Bozidar Radujkovic wollte den Start seiner Mannschaft gar nicht schlechtreden. „Wir haben gut angefangen, die ersten zehn Minuten“, sagte der Trainer des ATSV Stadl-Paura nach dem Schlusspfiff. Genau in dieser Phase hielt seine Mannschaft noch dagegen, ehe die Partie mit dem ersten Gegentor kippte. Das 0:1 durch Raphael Werndl in der 10. Minute, das Radujkovic als Elfmeter einordnete, veränderte den Verlauf entscheidend.
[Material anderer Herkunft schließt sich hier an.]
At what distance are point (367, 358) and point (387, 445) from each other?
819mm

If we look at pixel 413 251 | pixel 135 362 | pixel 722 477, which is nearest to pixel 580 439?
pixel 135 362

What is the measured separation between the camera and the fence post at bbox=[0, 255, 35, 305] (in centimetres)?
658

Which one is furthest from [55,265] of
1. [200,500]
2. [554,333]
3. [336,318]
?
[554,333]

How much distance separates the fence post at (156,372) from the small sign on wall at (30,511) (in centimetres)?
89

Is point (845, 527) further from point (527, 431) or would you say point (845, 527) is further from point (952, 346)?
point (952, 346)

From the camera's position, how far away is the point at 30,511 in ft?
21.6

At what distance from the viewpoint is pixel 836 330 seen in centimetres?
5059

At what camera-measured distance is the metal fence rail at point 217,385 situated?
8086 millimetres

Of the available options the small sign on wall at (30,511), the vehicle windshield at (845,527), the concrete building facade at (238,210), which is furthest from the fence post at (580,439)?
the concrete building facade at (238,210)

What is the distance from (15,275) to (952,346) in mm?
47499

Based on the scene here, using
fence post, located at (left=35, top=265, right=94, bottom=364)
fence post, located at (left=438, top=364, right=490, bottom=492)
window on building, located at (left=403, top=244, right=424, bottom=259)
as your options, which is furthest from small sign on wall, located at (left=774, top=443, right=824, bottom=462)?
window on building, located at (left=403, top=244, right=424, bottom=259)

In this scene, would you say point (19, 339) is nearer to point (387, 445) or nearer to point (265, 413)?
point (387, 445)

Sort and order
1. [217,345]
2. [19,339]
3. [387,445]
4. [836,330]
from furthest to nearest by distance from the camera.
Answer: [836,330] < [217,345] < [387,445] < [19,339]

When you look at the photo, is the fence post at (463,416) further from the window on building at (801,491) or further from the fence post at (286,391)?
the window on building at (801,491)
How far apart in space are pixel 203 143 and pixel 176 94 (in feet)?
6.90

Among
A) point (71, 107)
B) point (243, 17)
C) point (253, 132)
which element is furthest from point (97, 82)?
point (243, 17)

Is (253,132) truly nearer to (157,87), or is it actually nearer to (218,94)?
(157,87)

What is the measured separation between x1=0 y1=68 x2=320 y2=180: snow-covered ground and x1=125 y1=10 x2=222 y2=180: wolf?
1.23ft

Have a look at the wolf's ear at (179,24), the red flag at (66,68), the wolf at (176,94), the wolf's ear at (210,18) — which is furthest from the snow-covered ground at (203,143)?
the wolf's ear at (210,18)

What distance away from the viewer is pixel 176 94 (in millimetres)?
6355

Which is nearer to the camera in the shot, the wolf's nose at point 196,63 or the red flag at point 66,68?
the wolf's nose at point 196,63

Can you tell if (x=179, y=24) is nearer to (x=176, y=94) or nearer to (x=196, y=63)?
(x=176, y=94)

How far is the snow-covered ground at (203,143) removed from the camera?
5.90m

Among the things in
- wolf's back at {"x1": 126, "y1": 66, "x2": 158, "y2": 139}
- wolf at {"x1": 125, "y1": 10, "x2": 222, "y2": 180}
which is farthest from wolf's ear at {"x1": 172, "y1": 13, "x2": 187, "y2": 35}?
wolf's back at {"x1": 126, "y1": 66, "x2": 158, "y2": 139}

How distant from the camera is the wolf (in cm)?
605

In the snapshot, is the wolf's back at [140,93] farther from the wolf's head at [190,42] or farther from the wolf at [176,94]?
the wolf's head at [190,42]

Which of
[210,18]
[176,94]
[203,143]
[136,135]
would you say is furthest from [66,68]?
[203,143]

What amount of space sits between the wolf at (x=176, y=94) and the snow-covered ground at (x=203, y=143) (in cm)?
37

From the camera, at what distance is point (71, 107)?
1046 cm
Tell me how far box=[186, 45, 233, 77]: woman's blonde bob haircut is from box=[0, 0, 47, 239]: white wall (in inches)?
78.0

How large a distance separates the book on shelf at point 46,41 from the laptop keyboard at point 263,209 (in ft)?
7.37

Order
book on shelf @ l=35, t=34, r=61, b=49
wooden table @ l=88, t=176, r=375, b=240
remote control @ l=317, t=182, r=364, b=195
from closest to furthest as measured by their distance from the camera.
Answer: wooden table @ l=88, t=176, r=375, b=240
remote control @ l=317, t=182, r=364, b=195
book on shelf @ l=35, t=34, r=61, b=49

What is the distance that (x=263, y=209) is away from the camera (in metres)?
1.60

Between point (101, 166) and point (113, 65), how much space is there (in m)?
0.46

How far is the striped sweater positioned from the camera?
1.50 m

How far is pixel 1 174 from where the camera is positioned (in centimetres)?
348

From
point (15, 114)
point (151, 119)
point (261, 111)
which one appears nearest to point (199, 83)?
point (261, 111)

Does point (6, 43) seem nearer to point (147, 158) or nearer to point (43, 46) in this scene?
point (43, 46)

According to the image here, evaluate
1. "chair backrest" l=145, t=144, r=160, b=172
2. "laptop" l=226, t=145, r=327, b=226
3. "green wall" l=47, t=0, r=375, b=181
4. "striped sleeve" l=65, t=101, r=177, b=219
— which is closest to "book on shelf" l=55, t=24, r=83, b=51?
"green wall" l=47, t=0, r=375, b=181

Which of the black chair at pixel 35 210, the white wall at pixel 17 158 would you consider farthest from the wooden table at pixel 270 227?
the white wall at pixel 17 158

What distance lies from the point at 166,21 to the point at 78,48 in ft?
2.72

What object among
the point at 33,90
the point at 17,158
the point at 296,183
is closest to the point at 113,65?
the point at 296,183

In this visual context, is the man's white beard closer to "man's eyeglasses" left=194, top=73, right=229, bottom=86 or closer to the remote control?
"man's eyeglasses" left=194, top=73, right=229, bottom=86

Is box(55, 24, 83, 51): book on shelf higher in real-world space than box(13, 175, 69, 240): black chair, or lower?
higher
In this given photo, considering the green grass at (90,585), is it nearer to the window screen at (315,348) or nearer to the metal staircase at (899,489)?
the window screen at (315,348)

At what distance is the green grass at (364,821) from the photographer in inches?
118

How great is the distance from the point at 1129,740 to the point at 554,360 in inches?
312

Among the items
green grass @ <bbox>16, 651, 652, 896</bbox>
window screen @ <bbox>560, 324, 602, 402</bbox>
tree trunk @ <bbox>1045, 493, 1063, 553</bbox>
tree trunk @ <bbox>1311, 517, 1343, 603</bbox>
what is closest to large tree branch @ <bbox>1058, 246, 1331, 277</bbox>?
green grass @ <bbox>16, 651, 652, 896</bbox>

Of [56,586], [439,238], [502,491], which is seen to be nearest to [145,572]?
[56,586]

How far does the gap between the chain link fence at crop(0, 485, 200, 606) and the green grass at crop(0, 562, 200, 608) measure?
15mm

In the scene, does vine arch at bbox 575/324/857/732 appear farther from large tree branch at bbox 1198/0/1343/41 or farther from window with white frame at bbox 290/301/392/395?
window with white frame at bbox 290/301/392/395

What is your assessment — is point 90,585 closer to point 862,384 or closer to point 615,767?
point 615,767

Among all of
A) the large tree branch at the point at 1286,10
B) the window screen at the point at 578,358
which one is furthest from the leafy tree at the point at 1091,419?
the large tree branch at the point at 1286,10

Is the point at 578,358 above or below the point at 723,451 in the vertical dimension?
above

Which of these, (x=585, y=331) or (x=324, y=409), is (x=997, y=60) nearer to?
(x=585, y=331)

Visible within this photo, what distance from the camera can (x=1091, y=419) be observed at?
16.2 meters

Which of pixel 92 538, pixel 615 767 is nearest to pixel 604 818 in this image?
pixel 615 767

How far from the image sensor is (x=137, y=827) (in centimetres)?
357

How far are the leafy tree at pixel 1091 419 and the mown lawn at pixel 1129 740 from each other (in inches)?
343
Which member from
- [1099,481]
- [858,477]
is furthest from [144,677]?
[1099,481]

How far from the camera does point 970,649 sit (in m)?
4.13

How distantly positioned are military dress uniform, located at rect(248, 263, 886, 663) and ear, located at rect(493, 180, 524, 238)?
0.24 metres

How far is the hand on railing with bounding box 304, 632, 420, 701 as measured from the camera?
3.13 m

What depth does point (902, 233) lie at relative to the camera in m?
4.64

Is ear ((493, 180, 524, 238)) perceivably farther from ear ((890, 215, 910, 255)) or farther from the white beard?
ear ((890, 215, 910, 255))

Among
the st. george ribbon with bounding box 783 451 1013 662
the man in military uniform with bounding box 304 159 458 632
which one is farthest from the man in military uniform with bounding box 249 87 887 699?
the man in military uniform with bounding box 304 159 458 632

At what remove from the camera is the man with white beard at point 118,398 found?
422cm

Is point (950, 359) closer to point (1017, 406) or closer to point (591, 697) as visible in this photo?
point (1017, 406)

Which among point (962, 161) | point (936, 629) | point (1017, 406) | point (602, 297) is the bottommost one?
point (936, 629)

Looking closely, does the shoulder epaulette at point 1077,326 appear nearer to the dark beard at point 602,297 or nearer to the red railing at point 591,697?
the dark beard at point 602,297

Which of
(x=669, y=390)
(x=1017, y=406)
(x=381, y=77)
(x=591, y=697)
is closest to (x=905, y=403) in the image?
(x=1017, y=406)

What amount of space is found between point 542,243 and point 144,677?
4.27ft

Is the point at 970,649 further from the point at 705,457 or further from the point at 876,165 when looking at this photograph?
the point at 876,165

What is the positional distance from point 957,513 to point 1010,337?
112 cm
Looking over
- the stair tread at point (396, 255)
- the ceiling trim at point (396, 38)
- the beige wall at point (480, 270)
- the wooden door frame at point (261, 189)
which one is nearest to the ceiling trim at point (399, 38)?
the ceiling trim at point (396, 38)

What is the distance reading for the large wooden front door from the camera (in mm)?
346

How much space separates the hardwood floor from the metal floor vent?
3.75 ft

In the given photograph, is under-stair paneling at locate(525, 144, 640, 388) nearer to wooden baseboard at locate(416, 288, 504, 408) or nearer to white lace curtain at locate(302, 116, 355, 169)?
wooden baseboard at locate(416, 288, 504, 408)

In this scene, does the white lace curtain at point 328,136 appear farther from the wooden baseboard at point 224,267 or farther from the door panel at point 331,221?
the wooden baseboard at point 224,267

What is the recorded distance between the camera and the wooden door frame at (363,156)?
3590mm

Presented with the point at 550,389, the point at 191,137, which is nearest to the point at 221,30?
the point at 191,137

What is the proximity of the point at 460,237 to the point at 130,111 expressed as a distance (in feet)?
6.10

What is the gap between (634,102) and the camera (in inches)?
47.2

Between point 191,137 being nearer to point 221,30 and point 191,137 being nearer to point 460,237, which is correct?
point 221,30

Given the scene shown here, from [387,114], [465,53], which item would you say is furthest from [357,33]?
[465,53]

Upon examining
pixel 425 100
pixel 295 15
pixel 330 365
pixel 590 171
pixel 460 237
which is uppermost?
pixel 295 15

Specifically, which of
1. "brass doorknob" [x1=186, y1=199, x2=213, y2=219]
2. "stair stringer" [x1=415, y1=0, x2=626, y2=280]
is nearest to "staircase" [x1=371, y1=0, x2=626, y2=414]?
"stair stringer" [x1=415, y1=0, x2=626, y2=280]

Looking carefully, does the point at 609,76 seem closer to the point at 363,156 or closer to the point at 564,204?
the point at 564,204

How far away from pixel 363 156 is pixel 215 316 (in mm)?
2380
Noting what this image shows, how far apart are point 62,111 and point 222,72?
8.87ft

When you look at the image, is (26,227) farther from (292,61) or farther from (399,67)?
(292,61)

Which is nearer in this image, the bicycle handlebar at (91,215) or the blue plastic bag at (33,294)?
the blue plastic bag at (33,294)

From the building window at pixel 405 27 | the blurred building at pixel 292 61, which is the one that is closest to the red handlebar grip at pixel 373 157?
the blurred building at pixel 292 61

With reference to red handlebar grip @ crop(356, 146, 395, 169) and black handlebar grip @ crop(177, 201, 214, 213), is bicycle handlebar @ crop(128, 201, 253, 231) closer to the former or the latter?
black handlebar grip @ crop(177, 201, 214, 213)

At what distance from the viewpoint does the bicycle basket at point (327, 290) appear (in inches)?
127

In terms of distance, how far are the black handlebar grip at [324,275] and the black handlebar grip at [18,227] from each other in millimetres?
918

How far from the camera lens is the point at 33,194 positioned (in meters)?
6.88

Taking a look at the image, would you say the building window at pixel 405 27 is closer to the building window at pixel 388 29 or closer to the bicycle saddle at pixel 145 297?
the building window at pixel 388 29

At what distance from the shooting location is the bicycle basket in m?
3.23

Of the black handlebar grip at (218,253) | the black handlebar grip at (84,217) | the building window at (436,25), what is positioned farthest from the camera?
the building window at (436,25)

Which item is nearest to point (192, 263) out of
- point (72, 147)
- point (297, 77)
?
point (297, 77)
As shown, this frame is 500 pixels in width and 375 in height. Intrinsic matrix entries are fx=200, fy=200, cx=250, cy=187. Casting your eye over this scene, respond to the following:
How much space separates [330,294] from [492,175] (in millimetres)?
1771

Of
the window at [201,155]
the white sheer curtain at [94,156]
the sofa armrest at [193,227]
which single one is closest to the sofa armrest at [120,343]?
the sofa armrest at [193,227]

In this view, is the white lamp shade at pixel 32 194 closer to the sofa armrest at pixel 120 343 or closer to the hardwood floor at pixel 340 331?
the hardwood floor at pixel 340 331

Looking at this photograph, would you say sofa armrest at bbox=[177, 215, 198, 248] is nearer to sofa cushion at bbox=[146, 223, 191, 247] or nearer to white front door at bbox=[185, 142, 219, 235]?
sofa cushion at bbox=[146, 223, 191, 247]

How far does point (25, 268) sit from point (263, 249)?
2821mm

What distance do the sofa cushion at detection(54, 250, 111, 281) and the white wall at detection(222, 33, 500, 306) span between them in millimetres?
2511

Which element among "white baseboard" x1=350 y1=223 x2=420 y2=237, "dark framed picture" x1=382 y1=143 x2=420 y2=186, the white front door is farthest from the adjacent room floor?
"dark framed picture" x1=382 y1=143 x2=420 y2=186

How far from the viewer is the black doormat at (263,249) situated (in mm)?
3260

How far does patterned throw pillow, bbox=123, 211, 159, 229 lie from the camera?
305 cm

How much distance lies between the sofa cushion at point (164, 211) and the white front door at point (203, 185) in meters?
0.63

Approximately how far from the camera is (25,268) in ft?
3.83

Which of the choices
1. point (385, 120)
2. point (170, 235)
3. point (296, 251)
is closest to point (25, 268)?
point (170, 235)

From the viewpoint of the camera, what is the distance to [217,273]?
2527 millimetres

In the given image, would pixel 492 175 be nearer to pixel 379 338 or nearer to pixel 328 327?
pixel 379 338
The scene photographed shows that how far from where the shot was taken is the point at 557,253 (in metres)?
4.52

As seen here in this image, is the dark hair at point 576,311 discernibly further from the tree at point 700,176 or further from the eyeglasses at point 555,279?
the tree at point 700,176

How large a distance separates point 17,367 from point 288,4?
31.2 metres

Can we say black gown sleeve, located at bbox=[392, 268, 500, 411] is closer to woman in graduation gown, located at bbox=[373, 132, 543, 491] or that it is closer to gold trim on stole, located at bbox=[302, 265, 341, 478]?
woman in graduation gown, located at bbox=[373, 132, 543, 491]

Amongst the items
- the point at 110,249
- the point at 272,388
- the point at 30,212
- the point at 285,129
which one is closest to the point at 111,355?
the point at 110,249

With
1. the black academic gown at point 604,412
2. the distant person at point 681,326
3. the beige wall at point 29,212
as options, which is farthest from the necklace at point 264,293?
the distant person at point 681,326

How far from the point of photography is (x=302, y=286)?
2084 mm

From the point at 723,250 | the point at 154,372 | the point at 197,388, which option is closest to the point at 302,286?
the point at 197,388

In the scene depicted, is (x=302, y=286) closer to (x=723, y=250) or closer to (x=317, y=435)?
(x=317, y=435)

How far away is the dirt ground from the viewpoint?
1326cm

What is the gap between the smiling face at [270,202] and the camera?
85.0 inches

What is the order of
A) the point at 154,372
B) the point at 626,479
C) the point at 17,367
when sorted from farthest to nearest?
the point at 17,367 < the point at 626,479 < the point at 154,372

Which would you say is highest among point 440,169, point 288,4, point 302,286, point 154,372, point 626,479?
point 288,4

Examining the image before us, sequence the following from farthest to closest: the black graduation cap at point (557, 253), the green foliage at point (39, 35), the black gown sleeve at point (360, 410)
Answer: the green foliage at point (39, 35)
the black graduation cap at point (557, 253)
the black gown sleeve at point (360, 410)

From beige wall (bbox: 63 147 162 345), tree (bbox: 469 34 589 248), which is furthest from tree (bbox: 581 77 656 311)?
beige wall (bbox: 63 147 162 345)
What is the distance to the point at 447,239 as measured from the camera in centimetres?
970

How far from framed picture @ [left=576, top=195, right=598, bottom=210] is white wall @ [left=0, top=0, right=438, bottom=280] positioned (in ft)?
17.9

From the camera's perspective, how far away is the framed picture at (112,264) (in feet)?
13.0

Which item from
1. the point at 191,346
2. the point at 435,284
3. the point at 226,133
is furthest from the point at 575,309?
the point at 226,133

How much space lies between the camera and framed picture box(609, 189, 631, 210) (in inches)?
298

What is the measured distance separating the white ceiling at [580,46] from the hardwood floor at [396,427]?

Danach legte die SK PV-Beiskammer Wimsbach Juniors rasch nach: Lukas Baumgartinger traf in der 14. Minute zum 0:2, Adi Skurlic in der 16. Minute zum 0:3 und Leon Winitzky in der 21. Minute zum 0:4. Für Radujkovic war genau diese Phase ausschlaggebend. „Die Treffer zum 2:0, 3:0 und 4:0 kurz nach dem Elfmeter waren der Knackpunkt in diesem Spiel“, sagte er. Bis zur halben Stunde erhöhte Lukas Baumgartinger noch auf 0:5, ehe Amar Imsic fast im Gegenzug für den ATSV Stadl-Paura auf 1:5 verkürzte. Weil Adi Skurlic vor der Pause auch noch das 1:6 besorgte, ging es bereits mit einem klaren Zwischenstand in die Kabinen.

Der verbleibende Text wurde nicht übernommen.